The project began with a clear observation:
moving goods, children, or everyday equipment by bicycle is inconvenient for most people.
Two main barriers emerged:
Effort – cycling with additional weight is physically demanding.
Practicality – transporting bags, laptops, groceries, or even children is difficult with a standard bicycle frame.
Instead of redesigning the bicycle itself, the idea was to create an auxiliary system that could provide electric assistance and additional cargo capacity without altering the bike’s structure.
This was the seed that grew into ByBike, the startup by Alessandro Merigo and Alberto Lazzaroni.
The earliest version of the product was a simple but ambitious concept:
a rear electric trailer capable of pushing the bicycle while carrying up to 50 kg of cargo.
Key characteristics of the first prototype:
Aluminium frame
12” wheel with an integrated brushless hub motor
Three 12 V lead-acid batteries in series (36 V)
A basic PAS (pedal assist) system adapted from a commercial ebike kit
A wooden board used to stabilize the battery weight during testing
The prototype was engineered to demonstrate that a bicycle could be assisted from behind, leaving the bike untouched while improving comfort and cargo capacity.
1. A New Type of Hitch (“Snodo”)
The standard spring-based hitch produced recoil during acceleration/deceleration.
The team replaced it with a flexible plastic joint—capable of bending in every direction but without the spring effect—to maintain stability under load.

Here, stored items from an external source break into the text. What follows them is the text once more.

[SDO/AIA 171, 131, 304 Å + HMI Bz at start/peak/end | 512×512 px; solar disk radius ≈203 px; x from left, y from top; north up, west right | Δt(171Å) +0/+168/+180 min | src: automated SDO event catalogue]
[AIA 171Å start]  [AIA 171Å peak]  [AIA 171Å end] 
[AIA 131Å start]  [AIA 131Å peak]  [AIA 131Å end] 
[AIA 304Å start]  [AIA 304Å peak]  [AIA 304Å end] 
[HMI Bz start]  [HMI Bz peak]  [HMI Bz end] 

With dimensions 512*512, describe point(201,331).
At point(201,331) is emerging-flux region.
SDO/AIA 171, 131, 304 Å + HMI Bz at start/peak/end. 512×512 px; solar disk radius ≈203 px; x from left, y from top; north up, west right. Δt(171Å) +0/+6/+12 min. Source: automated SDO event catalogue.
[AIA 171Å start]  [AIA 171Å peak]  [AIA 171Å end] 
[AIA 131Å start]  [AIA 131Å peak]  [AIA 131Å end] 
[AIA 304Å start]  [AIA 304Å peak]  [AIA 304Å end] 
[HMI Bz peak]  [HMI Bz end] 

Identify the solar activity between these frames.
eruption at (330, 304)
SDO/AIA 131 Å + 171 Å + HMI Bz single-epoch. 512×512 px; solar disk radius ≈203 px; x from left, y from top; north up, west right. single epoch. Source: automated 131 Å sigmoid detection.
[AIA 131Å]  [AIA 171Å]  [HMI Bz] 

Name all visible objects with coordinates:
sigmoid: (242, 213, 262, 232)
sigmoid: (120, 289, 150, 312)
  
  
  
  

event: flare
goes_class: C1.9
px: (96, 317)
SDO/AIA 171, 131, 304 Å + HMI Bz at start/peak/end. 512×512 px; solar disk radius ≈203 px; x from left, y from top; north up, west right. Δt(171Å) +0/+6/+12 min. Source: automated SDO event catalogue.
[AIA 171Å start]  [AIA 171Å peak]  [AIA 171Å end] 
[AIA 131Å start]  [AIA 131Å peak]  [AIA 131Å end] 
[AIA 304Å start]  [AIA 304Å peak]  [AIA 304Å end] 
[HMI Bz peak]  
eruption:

2. One Motorized Wheel, No Differential
By keeping the two trailer wheels independent and motorizing only the outer one, the trailer remained stable and reduced the twisting moment on the bike frame.
This improved handling and removed the need for a differential.
3. Brushless Motor Integration
The shift from random electric motors to regulated 250 W brushless motors aligned the product with European ebike laws (max 25 km/h assist).
Brushless motors provided:
higher torque
better efficiency
silent operation
minimal maintenance
sealed, weather-resistant construction
As testing continued, the team realised the initial trailer concept was:
functional, innovative, but too narrow for a large, scalable market.
So the project evolved into a modular system that could be mounted directly on the bicycle frame.
The new concept introduced:
A universal, expandable rear cargo rack
Multiple modules (cargo, child seat, pet carrier)
Integrated brushless hub motor and battery
The ability to convert between rack mode and trailer mode depending on user needs
The focus shifted from building a single trailer to creating a versatile platform for multiple use cases.
ByBike embraced the “fail fast” methodology common in tech startups.
Early market tests revealed several critical issues:
Users tended to answer surveys emotionally, not rationally.
The test region (Brescia and lakes area) had weaker cycling culture compared to major European cities.
The product served too many market segments at once — making it hard to find a clearly defined customer.
Despite interest from ITG (a Lombardy industrial network) for potential mass production, the team understood that the product lacked a strong, scalable market fit.
This led to the startup’s first major pivot.
Through the AIB ISUP master program, the startup reframed its approach:
Instead of starting from the product, start from the customer.
The new customer became clear:
food-delivery riders, a growing demographic in Italy (over 15,000 workers).
What riders needed:
faster deliveries
less fatigue
low-cost access to ebikes
reliability and theft protection
short-term rental options (most riders work temporarily)
A connected ebike with:
GSM-based geolocation
anti-theft alerts via smartphone
remote monitoring
online support for incidents and breakdowns
This system improved delivery efficiency from around 2 deliveries/hour to 4–5 deliveries/hour, offering clear B2B value.
A second opportunity emerged:
modernizing ebike rentals in tourist areas.
strong interest (especially ages 27–52) in booking bikes online, not in person
preference for electric city bikes and mountain bikes
opportunity to partner directly with hotels and agriturismi rather than operating a physical store
This led to the idea of:
app-based reservations
remote fleet management
a future battery-sharing network
recurring revenue through long-term rentals for tourism operators
ByBike’s story is a sequence of experiments, technical creativity, and strategic pivots.
The greatest insights came from:
starting with the cyclist’s real needs
validating ideas quickly
understanding when a product is too complex or broad
embracing failure as part of the process
shifting from B2C hardware to B2B services and rentals
building on Italy’s strong ebike manufacturing ecosystem
While the original product didn’t scale into a large company, the journey created the foundations for future ventures and a deep understanding of mobility, connectivity, and user-centred design.
ByBike wasn’t just a prototype or a student project — it was a complete startup experience:
engineering,
customer research,
market analysis,
pivots,
field testing,
collaboration with major industry players,
and ultimately, learning how innovation succeeds or fails in the real world.
Alessandro and Alberto eventually closed the project, it remains one of the most meaningful experiences of our lives. We learned more than we ever expected, met inspiring people, and grew through every challenge. We embraced the “fail fast” mentality, because in reality we never truly failed: every step moved us forward.